*TASK PROMPT*
How many lines of the entries contain the string "cell"? Matching is case-sensitive, and your reply should be the number alone.

*INPUT FOR THIS TASK*
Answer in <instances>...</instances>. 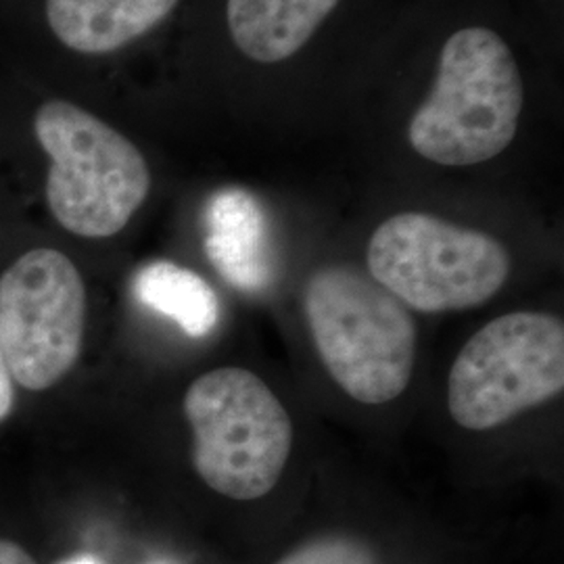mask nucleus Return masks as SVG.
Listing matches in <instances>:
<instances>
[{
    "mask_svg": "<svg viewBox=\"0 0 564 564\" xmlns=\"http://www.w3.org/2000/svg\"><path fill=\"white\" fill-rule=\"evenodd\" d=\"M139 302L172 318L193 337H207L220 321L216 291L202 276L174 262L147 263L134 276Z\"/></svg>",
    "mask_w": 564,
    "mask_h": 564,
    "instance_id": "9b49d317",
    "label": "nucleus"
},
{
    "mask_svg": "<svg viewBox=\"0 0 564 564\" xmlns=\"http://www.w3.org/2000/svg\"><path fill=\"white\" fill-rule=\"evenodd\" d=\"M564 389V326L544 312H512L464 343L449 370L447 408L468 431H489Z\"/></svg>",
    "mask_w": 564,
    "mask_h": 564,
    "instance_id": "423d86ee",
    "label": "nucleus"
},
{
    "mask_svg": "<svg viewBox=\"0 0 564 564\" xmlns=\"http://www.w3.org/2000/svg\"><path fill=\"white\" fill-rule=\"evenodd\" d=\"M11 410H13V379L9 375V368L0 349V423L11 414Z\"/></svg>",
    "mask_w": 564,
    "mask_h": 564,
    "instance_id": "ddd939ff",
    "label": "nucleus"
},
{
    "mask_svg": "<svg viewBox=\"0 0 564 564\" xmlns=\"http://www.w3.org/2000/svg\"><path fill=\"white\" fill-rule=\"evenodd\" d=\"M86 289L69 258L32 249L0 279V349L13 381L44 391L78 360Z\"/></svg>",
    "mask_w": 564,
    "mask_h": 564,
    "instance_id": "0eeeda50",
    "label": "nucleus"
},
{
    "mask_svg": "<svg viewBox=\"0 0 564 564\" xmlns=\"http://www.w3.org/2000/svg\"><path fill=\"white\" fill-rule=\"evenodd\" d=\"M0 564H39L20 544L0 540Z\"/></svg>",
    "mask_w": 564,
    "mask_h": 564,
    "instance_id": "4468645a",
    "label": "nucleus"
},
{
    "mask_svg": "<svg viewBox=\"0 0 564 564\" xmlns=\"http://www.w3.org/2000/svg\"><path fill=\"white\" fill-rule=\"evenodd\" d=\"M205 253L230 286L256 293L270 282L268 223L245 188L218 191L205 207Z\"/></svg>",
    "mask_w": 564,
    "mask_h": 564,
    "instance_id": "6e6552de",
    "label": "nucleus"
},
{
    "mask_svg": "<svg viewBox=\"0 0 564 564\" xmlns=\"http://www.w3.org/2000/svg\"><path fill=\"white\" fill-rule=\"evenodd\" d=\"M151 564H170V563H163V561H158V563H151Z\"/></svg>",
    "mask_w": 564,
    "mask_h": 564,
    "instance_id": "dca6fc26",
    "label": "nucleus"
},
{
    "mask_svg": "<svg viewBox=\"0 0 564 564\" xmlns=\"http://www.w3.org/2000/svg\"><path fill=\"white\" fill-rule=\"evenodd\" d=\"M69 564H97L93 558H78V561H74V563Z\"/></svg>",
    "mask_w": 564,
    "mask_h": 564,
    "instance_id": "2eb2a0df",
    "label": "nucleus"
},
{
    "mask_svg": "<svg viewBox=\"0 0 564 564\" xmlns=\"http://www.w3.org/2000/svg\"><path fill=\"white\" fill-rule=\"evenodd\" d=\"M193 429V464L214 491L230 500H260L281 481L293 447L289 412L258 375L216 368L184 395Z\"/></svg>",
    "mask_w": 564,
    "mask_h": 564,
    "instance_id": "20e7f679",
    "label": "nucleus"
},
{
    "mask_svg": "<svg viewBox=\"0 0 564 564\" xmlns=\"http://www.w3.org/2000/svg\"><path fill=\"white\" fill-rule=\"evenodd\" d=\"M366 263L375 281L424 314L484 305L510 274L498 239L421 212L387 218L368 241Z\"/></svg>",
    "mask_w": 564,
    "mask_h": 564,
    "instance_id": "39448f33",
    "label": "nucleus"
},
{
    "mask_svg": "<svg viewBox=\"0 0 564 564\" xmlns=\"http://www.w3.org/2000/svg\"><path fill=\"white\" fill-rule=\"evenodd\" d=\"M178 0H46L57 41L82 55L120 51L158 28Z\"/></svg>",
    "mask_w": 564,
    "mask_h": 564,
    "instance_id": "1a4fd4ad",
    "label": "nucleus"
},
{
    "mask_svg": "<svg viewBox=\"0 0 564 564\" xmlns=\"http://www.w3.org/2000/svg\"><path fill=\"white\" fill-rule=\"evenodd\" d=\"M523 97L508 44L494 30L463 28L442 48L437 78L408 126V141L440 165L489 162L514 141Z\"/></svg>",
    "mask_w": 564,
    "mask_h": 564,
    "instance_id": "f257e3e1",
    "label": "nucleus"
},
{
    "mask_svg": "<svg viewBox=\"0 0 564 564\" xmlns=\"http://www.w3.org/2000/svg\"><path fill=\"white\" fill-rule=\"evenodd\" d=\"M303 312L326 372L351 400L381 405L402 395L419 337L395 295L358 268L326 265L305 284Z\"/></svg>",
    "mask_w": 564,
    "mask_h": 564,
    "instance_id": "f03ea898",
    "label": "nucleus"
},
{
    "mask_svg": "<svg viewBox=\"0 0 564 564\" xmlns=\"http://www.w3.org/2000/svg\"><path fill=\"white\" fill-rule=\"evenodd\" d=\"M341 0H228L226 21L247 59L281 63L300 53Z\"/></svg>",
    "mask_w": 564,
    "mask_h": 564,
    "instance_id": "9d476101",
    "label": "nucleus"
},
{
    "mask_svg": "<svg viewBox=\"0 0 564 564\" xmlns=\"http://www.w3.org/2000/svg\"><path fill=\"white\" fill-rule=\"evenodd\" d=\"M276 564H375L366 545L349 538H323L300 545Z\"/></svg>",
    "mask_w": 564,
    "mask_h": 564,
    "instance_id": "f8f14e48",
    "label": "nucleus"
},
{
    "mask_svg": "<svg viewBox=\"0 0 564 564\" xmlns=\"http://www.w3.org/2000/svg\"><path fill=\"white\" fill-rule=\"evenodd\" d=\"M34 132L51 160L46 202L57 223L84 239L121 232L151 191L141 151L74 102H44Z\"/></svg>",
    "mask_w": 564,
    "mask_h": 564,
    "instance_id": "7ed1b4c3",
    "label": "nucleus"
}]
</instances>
* * *
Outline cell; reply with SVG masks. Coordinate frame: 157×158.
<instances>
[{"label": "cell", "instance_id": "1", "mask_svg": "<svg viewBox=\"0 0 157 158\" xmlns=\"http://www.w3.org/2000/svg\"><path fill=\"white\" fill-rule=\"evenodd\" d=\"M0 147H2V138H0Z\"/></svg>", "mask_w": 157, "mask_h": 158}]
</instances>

*SOLUTION*
2